The only nagging thought he had was of his family back in San Francisco. They never truly understood his job as a computer programmer, but they had been proud of him. A park ranger’s job was completely unfathomable to them. He had tried to explain it to his grandmother in Cantonese over the phone last weekend, but the closest he could get her to understand was that he was a gardener. She railed at him for taking such a downgrade in profession, but her biggest complaints were about the fact that he was not married.

“You should be married now, even if you’re just a gardener,” she scolded him. Samson bit his tongue. There had been a woman whom he wanted to marry, but she had not approved because she wasn’t Chinese. The fact that his grandmother had disagreed so strongly with his choice filled him with regret. Had she been even the slightest bit positive, he would have proposed to Mira on the spot. Instead, he delayed, thinking he could turn his grandmother around. That delay lost her. Lost her to that stupid doctor. He gritted his teeth with regret.
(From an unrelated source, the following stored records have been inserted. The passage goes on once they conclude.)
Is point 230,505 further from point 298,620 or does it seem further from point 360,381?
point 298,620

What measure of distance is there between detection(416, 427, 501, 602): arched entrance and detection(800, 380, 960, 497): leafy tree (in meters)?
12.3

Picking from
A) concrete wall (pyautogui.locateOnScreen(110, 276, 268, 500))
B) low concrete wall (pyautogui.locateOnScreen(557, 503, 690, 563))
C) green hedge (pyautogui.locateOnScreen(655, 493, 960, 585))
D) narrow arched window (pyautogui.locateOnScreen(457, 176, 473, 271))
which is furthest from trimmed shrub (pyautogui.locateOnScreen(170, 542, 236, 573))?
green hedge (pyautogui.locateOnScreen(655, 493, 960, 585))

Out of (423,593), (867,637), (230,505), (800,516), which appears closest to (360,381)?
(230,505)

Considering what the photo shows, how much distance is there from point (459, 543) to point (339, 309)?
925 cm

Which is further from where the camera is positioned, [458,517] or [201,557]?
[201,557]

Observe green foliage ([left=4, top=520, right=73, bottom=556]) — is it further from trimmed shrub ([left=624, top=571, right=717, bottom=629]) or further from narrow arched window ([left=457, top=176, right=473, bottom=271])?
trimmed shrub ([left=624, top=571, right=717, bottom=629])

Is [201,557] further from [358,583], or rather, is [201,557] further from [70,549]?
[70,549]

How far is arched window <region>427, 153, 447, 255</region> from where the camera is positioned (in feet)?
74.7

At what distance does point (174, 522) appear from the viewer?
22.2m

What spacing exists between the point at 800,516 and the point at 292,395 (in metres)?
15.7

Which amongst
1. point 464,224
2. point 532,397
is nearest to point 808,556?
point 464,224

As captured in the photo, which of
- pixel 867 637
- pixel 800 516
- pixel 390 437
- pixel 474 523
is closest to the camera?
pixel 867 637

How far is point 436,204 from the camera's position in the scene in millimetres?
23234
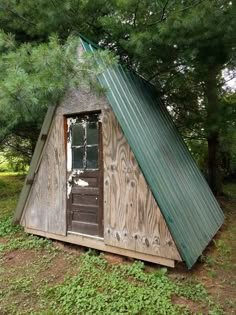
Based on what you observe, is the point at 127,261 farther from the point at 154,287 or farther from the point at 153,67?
the point at 153,67

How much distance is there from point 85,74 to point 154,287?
260 centimetres

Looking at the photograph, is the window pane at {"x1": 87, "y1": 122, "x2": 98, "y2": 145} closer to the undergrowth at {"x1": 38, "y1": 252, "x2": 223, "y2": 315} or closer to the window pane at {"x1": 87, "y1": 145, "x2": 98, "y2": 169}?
the window pane at {"x1": 87, "y1": 145, "x2": 98, "y2": 169}

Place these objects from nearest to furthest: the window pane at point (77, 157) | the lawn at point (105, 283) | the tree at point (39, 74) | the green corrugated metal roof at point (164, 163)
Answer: the tree at point (39, 74)
the lawn at point (105, 283)
the green corrugated metal roof at point (164, 163)
the window pane at point (77, 157)

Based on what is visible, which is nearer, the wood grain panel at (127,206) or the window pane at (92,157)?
the wood grain panel at (127,206)

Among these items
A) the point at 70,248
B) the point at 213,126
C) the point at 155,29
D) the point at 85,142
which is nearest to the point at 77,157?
the point at 85,142

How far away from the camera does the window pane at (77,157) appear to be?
4.09 meters

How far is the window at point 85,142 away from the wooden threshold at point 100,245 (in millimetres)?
1096

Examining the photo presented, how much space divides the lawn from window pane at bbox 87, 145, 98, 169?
4.29ft

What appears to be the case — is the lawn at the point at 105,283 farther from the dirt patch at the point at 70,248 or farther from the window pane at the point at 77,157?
the window pane at the point at 77,157

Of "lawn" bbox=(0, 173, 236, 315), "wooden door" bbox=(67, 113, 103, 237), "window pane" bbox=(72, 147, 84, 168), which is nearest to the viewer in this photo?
"lawn" bbox=(0, 173, 236, 315)

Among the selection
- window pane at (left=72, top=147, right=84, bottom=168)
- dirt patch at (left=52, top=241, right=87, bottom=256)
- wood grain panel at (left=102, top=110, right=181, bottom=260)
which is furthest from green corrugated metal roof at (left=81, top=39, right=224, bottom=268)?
dirt patch at (left=52, top=241, right=87, bottom=256)

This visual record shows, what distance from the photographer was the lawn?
2744mm

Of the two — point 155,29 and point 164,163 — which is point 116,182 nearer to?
point 164,163

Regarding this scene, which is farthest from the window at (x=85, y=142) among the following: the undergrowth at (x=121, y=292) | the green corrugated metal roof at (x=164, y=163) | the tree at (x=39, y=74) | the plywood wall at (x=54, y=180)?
the undergrowth at (x=121, y=292)
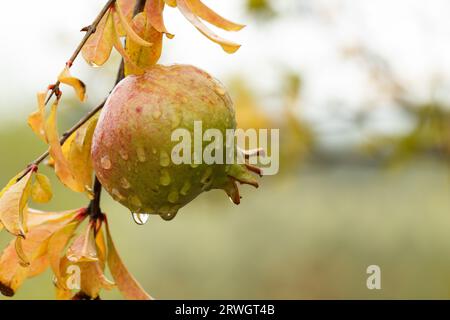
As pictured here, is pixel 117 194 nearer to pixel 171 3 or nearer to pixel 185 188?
pixel 185 188

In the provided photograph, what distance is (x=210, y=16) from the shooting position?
Result: 27.5 inches

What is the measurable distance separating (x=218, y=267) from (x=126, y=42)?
732cm

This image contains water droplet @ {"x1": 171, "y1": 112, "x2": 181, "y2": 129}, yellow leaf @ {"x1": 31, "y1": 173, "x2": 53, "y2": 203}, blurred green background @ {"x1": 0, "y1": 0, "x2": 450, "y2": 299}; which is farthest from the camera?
blurred green background @ {"x1": 0, "y1": 0, "x2": 450, "y2": 299}

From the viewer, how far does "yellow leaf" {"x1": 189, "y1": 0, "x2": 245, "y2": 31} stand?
694mm

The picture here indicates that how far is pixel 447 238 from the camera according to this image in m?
6.13

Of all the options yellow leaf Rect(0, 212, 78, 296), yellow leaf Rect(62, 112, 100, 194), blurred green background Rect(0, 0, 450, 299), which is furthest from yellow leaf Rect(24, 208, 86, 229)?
blurred green background Rect(0, 0, 450, 299)

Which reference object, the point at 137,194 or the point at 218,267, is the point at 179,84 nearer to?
the point at 137,194

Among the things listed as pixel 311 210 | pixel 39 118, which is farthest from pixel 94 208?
pixel 311 210

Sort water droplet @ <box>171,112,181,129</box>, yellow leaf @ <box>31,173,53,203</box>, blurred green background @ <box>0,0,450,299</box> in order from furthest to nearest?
blurred green background @ <box>0,0,450,299</box>
yellow leaf @ <box>31,173,53,203</box>
water droplet @ <box>171,112,181,129</box>

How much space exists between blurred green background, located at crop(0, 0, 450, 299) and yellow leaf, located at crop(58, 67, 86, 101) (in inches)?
63.9

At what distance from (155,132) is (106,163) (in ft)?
0.20

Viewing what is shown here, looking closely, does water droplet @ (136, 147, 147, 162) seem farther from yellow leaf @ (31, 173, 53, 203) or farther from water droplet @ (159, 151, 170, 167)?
yellow leaf @ (31, 173, 53, 203)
“Why didn’t you marry that kwai lo so long ago? You liked her, no?” Her change in rant shocked him, but he couldn’t respond. “Remember? You dated her a long time. What was her name? Miwa? Mila?” Samson held back his tears at hearing his grandmother mention her name. “Mira, Lao Lao.” He could hear her nod on the other end of the phone line. “Yes, she was a nice girl, lawyer, right?” Samson sniffled at the memory of Random and Sierra introducing her to him. “Yes, she’s still a lawyer, I think.”

“Why don’t you marry her? A kwai lo wife is better than no wife.” Samson felt the red mark flare up on his forehead at the memory of her. “She’s married to someone else, Lao Lao.” His grandmother hissed at the news. “Who? Who would she marry who is better than my Kai Shek?” He sighed and answered, “She married a doctor.”

At his words, his grandmother blew out a rude sound from her lips. “See?! See?! That’s why you need to be something more than just a gardener! How are you going to get a wife if you spend all your days digging in the ground?”

Joey snapped Samson out of his memory of his last phone call with his grandmother and back to the camp host’s site. “Hey man, you think we oughtta plant some flowers or somethin’ at the Wildwood sign to make it more visible from the freeway? Nothin’ too flashy. Maybe somethin’ indigenous?” Samson took his paper plate and fork to the kitchen at the back of Joey’s trailer. “No, Joey. I don’t think I’m up for planting any flowers.”